• [Document segment]
Although each tRNA molecule folds into a cloverleaf owing to the complementary pairing of bases, the cloverleaf is not the three-dimensional (tertiary) structure of tRNAs found in the cell. The results of X-ray crystallographic studies have shown that the cloverleaf folds on itself to form an L-shaped structure, as illustrated by the space-filling and ribbon models in Figure 10.24.

TRANSFER RNA PROCESSING Both bacterial and eukaryotic tRNAs are extensively modified after transcription. In E. coli, several tRNAs are usually transcribed together as one large precursor tRNA, which is then cut up into pieces, each containing a single tRNA. Additional nucleotides may then be removed one at a time from the 5′ and 3′ ends of the tRNA in a process known as trimming. Base-modifying enzymes may then change some of the standard bases into modified bases. In some prokaryotes, the CCA sequence found at the 3′ end of each tRNA is encoded in the tRNA gene and is transcribed into the tRNA; in other prokaryotes and in eukaryotes, this sequence is added by a special enzyme that adds the nucleotides without the use of any template. Eukaryotic tRNAs are processed in a manner similar to bacterial tRNAs: most are transcribed as part of larger precursors that are then cleaved, trimmed, and modified to produce mature tRNAs.

CONCEPTS

All tRNAs are similar in size and have a common secondary structure known as the cloverleaf. Transfer RNAs contain modified bases and are extensively processed after transcription in both bacterial and eukaryotic cells.

• [Given data]

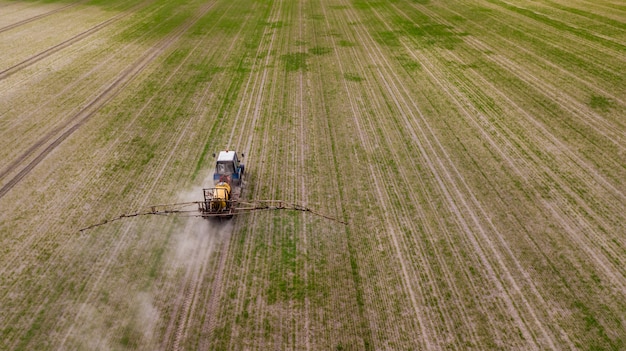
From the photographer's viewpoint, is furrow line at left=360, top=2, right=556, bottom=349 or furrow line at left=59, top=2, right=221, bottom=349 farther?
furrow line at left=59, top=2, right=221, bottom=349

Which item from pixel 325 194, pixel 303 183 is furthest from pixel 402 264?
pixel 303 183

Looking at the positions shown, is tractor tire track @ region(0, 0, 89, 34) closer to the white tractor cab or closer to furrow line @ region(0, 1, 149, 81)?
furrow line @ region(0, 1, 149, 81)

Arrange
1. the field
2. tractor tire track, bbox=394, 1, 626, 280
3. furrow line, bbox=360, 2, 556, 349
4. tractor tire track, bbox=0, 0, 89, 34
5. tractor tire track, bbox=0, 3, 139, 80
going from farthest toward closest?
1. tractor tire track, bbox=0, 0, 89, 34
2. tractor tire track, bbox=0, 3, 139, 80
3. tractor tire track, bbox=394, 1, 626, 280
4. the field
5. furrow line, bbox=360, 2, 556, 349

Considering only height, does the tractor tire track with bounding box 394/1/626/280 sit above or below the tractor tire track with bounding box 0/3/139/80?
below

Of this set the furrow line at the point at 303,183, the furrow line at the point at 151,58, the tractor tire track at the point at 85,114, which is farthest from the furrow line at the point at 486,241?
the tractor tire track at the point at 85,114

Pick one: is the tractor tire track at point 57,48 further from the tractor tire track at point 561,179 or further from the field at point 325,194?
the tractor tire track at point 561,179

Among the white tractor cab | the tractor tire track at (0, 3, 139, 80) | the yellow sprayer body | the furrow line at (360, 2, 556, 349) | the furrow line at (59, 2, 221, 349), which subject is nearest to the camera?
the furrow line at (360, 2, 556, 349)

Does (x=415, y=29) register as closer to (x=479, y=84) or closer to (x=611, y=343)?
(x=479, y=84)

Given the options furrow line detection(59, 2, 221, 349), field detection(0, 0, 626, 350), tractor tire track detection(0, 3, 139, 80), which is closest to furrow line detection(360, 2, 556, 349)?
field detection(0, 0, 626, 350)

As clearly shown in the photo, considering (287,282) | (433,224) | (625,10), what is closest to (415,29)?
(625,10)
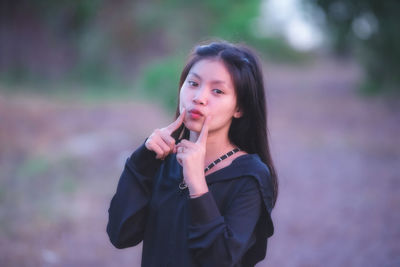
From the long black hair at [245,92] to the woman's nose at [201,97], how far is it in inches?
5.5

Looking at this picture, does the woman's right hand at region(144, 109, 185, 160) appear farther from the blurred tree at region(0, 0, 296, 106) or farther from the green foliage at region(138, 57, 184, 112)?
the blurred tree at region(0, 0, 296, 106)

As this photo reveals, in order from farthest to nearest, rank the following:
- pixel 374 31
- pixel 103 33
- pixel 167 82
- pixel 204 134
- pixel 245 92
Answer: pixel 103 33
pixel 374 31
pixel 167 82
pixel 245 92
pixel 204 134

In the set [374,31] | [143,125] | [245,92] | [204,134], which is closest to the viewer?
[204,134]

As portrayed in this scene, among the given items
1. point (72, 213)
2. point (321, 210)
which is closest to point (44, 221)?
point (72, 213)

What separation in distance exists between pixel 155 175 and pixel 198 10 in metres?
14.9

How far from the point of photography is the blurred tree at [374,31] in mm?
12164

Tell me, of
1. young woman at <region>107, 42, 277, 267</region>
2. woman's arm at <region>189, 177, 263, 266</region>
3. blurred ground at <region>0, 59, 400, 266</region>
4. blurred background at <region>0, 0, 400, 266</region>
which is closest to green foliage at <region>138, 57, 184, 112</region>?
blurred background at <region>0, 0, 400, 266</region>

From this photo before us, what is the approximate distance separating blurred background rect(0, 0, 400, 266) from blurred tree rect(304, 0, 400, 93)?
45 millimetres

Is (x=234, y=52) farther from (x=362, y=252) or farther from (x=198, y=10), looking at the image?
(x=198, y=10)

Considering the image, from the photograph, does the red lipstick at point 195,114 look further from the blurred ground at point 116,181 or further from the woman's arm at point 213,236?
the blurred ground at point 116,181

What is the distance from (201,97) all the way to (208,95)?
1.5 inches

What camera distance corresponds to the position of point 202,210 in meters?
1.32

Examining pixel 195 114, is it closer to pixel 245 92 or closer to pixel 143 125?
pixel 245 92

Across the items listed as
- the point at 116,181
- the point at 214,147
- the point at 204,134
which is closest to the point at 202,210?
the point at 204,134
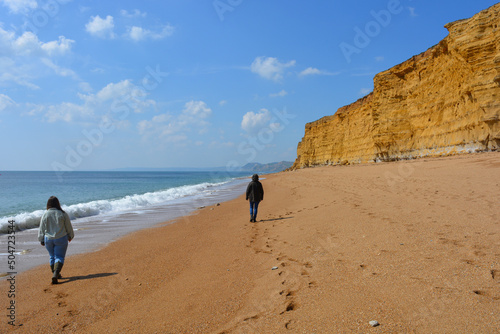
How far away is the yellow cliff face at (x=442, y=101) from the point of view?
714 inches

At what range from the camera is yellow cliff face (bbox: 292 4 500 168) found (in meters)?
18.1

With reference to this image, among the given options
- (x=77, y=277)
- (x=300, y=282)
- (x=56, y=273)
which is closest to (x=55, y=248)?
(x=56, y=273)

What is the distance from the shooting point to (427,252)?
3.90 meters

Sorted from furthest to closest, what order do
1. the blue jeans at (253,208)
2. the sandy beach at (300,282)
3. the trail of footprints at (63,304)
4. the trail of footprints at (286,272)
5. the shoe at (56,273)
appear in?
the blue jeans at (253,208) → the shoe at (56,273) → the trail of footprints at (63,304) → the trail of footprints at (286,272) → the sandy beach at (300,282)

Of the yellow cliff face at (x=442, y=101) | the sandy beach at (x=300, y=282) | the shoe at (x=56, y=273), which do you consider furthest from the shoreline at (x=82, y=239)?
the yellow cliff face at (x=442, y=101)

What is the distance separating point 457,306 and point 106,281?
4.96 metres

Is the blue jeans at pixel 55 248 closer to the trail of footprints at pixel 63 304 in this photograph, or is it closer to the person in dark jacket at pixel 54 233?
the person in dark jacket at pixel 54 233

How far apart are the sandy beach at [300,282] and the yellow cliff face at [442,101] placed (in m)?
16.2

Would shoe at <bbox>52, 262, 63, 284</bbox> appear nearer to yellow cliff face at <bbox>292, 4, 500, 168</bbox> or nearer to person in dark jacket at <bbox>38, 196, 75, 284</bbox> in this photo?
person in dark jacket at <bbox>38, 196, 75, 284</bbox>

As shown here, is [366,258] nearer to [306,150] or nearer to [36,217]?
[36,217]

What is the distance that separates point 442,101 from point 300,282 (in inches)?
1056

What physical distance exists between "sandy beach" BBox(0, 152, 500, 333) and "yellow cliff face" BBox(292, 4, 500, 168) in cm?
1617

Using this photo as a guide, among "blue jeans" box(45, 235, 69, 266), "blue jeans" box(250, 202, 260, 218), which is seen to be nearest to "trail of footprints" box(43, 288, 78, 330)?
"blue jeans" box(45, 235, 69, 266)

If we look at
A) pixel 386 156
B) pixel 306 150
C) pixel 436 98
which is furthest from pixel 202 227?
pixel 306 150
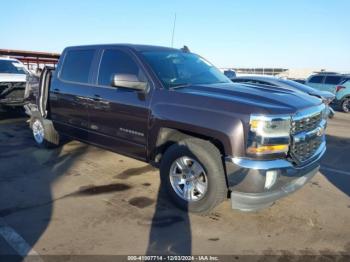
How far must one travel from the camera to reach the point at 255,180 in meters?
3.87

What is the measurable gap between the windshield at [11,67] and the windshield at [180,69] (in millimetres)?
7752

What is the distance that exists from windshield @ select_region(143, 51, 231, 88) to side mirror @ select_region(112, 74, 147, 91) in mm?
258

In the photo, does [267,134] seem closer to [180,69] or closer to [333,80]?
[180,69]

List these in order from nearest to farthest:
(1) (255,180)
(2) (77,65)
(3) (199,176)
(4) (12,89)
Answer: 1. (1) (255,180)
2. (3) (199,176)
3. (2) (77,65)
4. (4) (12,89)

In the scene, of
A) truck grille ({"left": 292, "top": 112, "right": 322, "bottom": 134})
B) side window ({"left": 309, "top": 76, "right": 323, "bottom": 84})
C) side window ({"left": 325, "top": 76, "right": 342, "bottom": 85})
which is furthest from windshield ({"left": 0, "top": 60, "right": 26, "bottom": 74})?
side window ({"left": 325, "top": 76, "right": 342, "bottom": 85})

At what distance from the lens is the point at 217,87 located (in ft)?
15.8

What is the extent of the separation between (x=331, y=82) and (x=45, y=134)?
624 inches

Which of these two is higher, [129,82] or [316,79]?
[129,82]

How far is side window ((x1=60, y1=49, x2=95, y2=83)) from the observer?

• [Problem to work on]
Sum up the text on tRNA structure and processing in two sentences. Use only the text for this, not the rows.

• [Result of the exercise]
Transfer RNAs are similar in size and share a cloverleaf secondary structure, which in the cell folds on itself into an L-shaped three-dimensional structure. In both bacteria and eukaryotes, tRNAs are extensively processed after transcription: larger precursors are cut into single tRNAs, trimmed at their ends, and given modified bases, and the CCA sequence at the 3′ end is either encoded in the gene or added by a special enzyme without a template.